§ EXERCISE GOAL: Scan the entries for the word "catch" and report how many lines contain it, as a number with no other words.

Source texts of formatted documents
+ + + + +

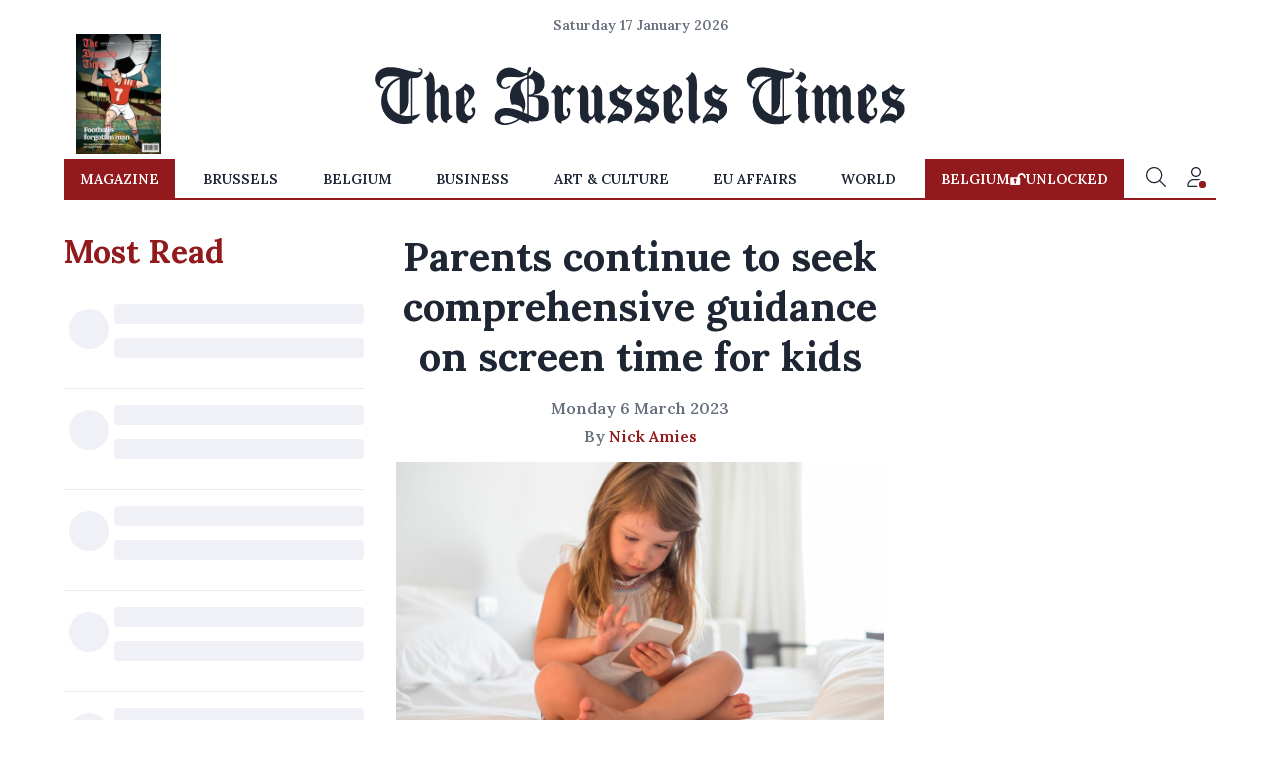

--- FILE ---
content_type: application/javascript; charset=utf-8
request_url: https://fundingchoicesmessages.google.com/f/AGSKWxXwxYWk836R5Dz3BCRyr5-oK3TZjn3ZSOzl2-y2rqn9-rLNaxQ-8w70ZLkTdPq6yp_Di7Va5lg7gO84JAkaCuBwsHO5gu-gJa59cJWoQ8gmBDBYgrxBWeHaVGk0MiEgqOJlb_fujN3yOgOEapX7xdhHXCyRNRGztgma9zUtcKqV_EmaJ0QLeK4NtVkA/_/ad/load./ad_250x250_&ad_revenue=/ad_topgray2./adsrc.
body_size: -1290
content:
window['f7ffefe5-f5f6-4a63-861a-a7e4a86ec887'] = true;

+ + + + +

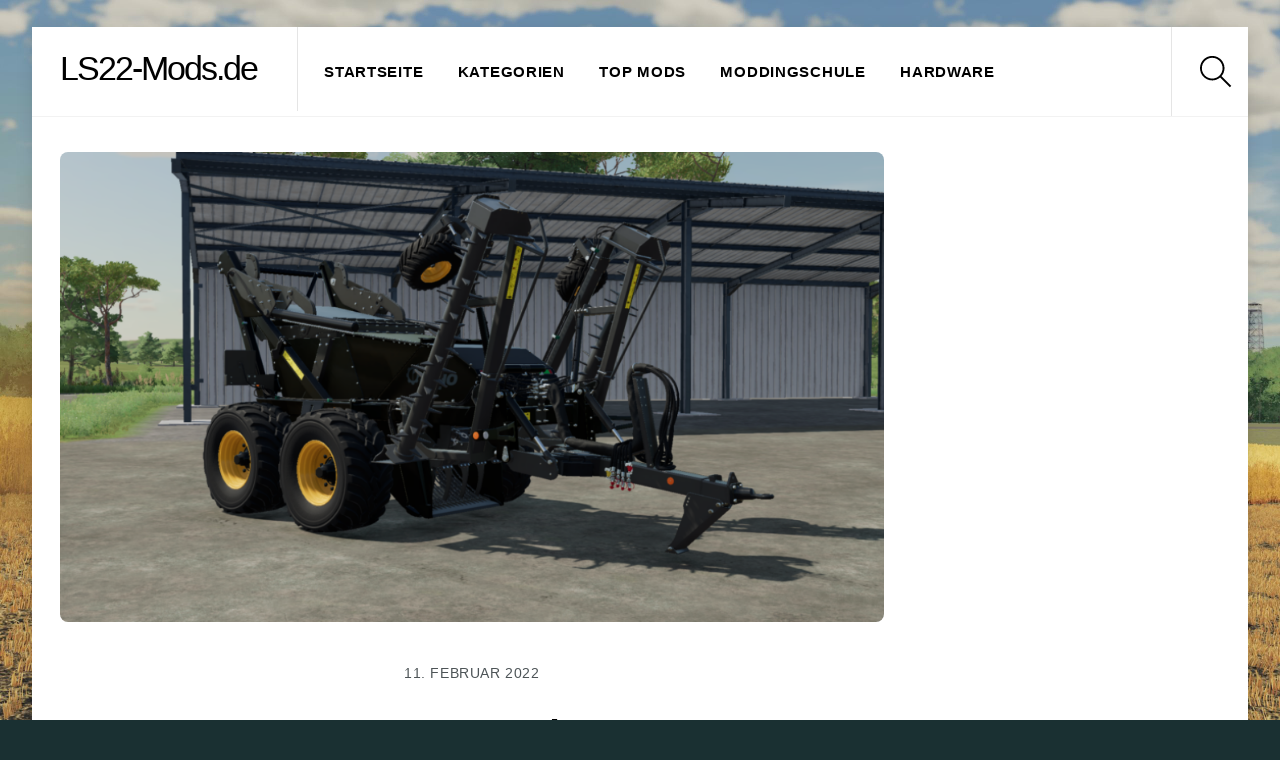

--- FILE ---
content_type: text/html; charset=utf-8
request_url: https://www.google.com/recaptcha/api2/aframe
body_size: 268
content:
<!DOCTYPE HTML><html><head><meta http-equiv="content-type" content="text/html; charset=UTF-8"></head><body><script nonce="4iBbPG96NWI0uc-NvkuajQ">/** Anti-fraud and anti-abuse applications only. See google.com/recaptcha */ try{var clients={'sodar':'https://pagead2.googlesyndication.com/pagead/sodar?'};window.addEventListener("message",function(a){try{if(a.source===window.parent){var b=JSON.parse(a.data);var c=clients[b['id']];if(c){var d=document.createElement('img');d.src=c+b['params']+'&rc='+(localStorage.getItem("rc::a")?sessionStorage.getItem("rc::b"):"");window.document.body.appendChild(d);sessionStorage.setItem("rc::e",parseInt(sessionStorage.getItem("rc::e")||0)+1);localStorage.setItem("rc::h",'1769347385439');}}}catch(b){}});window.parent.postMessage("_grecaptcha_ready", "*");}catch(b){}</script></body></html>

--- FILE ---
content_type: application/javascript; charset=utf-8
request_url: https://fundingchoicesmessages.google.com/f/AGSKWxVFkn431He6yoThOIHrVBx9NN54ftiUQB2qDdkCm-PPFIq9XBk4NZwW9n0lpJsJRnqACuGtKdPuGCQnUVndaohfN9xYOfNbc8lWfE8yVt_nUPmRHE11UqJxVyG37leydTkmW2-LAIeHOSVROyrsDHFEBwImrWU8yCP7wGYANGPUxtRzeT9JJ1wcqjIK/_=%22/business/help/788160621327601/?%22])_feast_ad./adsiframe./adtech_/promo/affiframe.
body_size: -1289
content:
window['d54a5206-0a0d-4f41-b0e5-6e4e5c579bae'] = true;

+ + + + +

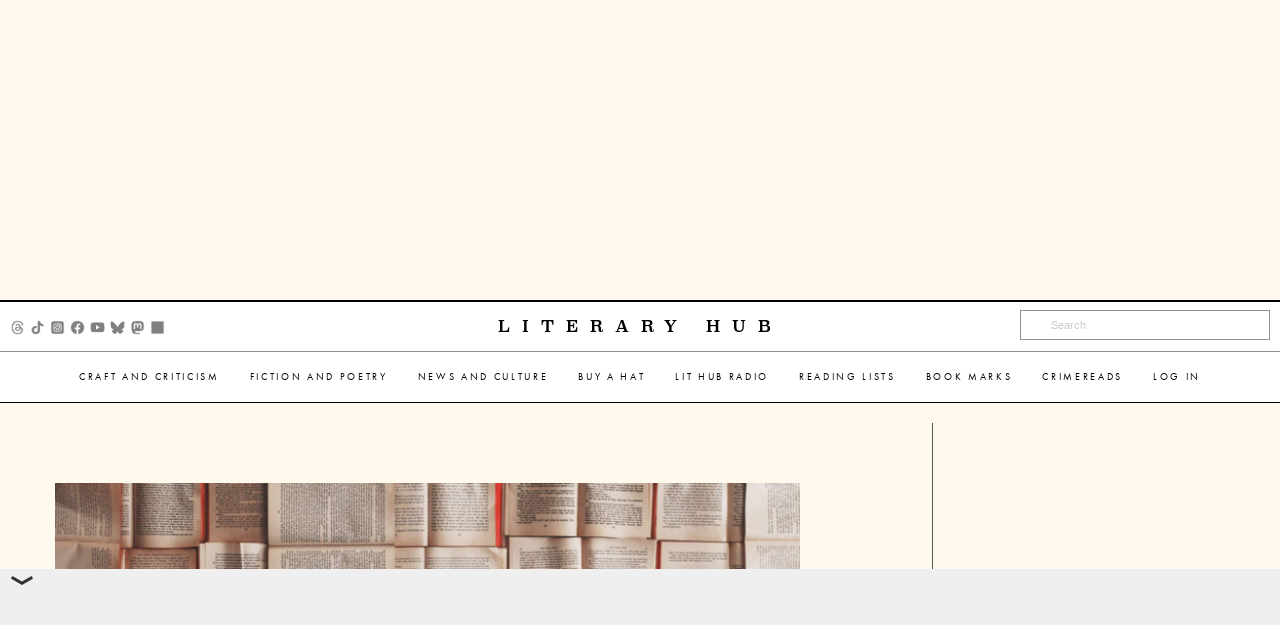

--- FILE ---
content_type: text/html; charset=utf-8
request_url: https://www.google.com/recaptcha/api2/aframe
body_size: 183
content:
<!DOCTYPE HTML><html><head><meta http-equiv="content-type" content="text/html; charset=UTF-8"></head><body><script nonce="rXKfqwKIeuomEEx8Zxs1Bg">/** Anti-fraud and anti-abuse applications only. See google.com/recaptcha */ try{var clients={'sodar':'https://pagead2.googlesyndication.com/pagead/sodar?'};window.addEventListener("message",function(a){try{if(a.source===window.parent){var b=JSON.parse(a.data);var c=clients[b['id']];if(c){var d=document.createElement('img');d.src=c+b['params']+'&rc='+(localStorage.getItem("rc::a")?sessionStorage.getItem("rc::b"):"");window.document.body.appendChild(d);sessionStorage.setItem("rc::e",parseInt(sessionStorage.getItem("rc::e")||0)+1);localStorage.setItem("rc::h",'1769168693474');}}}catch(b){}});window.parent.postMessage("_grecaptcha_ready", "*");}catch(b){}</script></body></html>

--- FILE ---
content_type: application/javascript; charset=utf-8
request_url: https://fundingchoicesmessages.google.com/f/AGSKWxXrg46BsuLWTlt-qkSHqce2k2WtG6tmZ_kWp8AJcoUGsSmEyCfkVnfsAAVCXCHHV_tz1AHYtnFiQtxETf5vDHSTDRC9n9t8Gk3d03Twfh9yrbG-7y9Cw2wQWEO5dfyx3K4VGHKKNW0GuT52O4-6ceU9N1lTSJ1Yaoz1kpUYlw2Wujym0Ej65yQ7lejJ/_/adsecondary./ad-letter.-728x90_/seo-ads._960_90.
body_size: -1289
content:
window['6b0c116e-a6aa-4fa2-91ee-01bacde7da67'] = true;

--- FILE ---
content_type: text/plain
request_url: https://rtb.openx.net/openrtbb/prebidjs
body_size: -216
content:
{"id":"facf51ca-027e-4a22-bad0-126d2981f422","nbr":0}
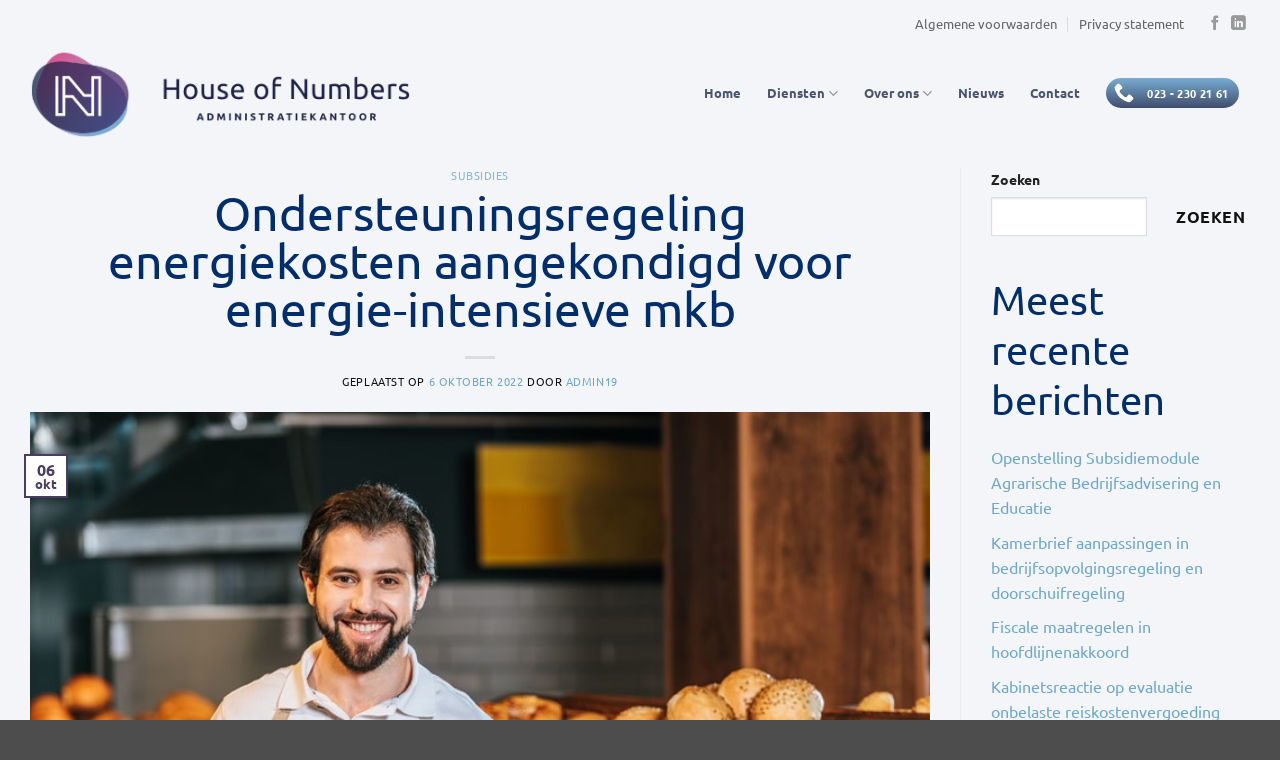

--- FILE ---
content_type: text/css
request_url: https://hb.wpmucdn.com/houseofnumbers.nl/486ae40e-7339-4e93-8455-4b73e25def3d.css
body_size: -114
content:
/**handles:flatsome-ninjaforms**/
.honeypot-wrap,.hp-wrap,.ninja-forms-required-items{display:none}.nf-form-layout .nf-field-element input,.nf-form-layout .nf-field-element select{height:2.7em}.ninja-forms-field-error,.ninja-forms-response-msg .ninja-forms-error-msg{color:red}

+ + + + +

§ TASK OUTPUT: 2